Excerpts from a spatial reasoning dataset
------------------------------------------------------------

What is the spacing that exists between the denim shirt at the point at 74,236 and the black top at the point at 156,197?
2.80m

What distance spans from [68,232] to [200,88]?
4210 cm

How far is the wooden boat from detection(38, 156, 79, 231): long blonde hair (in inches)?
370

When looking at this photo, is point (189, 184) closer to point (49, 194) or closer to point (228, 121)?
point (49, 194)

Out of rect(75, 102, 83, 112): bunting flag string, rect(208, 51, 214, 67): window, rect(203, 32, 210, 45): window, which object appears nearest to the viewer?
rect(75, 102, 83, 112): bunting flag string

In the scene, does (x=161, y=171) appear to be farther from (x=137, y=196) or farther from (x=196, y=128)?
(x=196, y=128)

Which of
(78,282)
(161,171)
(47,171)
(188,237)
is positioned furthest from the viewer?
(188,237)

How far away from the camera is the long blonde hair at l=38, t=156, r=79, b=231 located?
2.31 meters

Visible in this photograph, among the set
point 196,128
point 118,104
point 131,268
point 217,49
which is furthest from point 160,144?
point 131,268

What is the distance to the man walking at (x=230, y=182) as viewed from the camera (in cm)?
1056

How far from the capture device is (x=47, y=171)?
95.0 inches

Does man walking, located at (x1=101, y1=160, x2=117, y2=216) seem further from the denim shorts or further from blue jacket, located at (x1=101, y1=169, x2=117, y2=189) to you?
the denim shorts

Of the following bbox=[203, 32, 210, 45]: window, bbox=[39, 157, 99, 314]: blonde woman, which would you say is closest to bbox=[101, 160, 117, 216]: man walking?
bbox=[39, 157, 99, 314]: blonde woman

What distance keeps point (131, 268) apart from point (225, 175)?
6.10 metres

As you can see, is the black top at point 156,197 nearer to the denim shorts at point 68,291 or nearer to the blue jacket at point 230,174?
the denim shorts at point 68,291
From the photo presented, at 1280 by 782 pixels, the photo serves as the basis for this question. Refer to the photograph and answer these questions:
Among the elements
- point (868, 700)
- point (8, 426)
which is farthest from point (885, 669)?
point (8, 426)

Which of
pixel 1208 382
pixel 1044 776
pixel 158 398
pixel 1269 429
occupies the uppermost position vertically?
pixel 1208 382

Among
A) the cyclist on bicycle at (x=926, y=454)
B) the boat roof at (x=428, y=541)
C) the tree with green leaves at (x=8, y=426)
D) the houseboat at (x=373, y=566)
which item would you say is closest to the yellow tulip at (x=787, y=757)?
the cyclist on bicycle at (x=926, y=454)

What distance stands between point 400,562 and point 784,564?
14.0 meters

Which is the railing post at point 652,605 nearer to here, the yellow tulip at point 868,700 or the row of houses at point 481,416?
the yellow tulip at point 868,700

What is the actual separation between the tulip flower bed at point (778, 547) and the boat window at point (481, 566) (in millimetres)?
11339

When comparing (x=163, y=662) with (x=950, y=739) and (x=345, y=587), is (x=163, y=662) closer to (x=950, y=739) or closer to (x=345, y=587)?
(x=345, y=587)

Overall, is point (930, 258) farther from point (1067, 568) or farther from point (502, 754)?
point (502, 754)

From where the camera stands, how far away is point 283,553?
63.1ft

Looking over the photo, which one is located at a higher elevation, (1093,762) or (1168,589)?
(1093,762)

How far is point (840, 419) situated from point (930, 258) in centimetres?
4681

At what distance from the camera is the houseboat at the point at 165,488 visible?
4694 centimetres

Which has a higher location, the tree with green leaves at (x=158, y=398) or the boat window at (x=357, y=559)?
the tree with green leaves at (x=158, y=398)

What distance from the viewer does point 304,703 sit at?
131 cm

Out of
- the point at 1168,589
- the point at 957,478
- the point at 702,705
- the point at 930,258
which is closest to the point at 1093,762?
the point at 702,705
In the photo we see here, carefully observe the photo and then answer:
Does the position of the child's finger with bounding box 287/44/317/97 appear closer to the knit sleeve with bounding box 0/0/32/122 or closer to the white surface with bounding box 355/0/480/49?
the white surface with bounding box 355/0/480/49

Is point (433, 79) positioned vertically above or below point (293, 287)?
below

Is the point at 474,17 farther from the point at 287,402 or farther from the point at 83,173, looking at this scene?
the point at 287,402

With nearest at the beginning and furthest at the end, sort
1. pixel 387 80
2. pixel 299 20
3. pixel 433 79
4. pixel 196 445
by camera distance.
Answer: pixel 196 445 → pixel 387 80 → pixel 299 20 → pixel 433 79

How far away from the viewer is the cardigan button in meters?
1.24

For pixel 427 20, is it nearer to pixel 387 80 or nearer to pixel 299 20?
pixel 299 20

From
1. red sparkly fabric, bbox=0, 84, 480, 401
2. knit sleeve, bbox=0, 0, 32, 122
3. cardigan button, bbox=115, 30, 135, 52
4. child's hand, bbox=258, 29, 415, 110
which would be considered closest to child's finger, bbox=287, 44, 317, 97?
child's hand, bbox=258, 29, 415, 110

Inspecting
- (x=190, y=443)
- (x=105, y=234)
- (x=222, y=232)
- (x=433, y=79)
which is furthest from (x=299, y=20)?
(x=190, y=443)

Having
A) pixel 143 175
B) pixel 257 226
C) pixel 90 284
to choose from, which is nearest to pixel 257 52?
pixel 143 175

------------------------------------------------------------

__GIVEN REQUEST__. Copy all of the lines above word for word.

__REPLY TO THE TASK__.
What is the spacing that exists between the denim shirt at the point at 74,236 and the black top at the point at 156,197?
2.80m

What distance spans from [68,232] to [200,88]?
4210 cm

How far is the wooden boat from detection(38, 156, 79, 231): long blonde hair (in inches)?
370

When looking at this photo, is point (189, 184) closer to point (49, 194) or closer to point (228, 121)?
point (49, 194)

Out of rect(75, 102, 83, 112): bunting flag string, rect(208, 51, 214, 67): window, rect(203, 32, 210, 45): window, which object appears nearest to the viewer?
rect(75, 102, 83, 112): bunting flag string

In the scene, does (x=161, y=171) appear to be farther from (x=137, y=196) or farther from (x=196, y=128)?
(x=196, y=128)

Which of
(78,282)
(161,171)
(47,171)
(188,237)
is positioned furthest from the viewer?
(188,237)

How far away from the camera is the long blonde hair at l=38, t=156, r=79, b=231 located?
2.31 meters

Visible in this photograph, among the set
point 196,128
point 118,104
point 131,268
point 217,49
which is furthest from point 160,144?
point 131,268

What is the distance to the man walking at (x=230, y=182) as viewed from the camera (in cm)?
1056

How far from the capture device is (x=47, y=171)?
95.0 inches

Does man walking, located at (x1=101, y1=160, x2=117, y2=216) seem further from the denim shorts or further from blue jacket, located at (x1=101, y1=169, x2=117, y2=189) to you?
the denim shorts

Of the following bbox=[203, 32, 210, 45]: window, bbox=[39, 157, 99, 314]: blonde woman, which would you say is closest to bbox=[101, 160, 117, 216]: man walking?
bbox=[39, 157, 99, 314]: blonde woman

What distance keeps point (131, 268) apart from point (225, 175)?
6.10 metres

As you can see, is the black top at point 156,197 nearer to the denim shorts at point 68,291 or nearer to the blue jacket at point 230,174?
the denim shorts at point 68,291
From the photo presented, at 1280 by 782 pixels, the photo serves as the basis for this question. Refer to the photograph and answer these questions:
Among the elements
- point (868, 700)
- point (8, 426)
which is farthest from point (885, 669)?
point (8, 426)

Which of
pixel 1208 382
pixel 1044 776
pixel 158 398
pixel 1269 429
occupies the uppermost position vertically?
pixel 1208 382

Among
A) the cyclist on bicycle at (x=926, y=454)
B) the boat roof at (x=428, y=541)
C) the tree with green leaves at (x=8, y=426)
D) the houseboat at (x=373, y=566)
which item would you say is closest to the yellow tulip at (x=787, y=757)?
the cyclist on bicycle at (x=926, y=454)

What distance stands between point 400,562 and point 784,564?
14.0 meters

Which is the railing post at point 652,605 nearer to here, the yellow tulip at point 868,700 or the row of houses at point 481,416?
the yellow tulip at point 868,700

What is the actual separation between the tulip flower bed at point (778, 547) and the boat window at point (481, 566) (in millimetres)?
11339

When comparing (x=163, y=662) with (x=950, y=739) and (x=345, y=587), is (x=163, y=662) closer to (x=950, y=739) or closer to (x=345, y=587)?
(x=345, y=587)

Overall, is point (930, 258) farther from point (1067, 568) or farther from point (502, 754)?
point (502, 754)

From where the camera stands, how far away is point 283,553?
63.1ft

Looking over the photo, which one is located at a higher elevation, (1093,762) or (1168,589)?
(1093,762)

How far is point (840, 419) situated from point (930, 258) in centimetres?
4681

At what distance from the camera is the houseboat at the point at 165,488 visible?
4694 centimetres

Which has a higher location, the tree with green leaves at (x=158, y=398) or the boat window at (x=357, y=559)?
the tree with green leaves at (x=158, y=398)

What distance from the viewer does point 304,703 sit at?
131 cm

Out of
- the point at 1168,589
- the point at 957,478
- the point at 702,705
- the point at 930,258
which is closest to the point at 1093,762?
the point at 702,705
In the photo we see here, carefully observe the photo and then answer:
Does the position of the child's finger with bounding box 287/44/317/97 appear closer to the knit sleeve with bounding box 0/0/32/122 or closer to the white surface with bounding box 355/0/480/49?
the white surface with bounding box 355/0/480/49

Is point (433, 79) positioned vertically above or below point (293, 287)?
below

Is the point at 474,17 farther from the point at 287,402 or farther from the point at 83,173, looking at this scene?
the point at 287,402

With nearest at the beginning and furthest at the end, sort
1. pixel 387 80
2. pixel 299 20
3. pixel 433 79
4. pixel 196 445
by camera distance.
Answer: pixel 196 445 → pixel 387 80 → pixel 299 20 → pixel 433 79

How far away from the viewer is the cardigan button in meters?
1.24

For pixel 427 20, is it nearer to pixel 387 80 or nearer to pixel 299 20?
pixel 299 20

From
1. red sparkly fabric, bbox=0, 84, 480, 401
2. knit sleeve, bbox=0, 0, 32, 122
3. cardigan button, bbox=115, 30, 135, 52
4. child's hand, bbox=258, 29, 415, 110
which would be considered closest to child's finger, bbox=287, 44, 317, 97?
child's hand, bbox=258, 29, 415, 110

Inspecting
- (x=190, y=443)
- (x=105, y=234)
- (x=222, y=232)
- (x=433, y=79)
which is furthest from (x=299, y=20)?
(x=190, y=443)

Having
A) pixel 143 175
B) pixel 257 226
C) pixel 90 284
to choose from, which is nearest to pixel 257 52?
pixel 143 175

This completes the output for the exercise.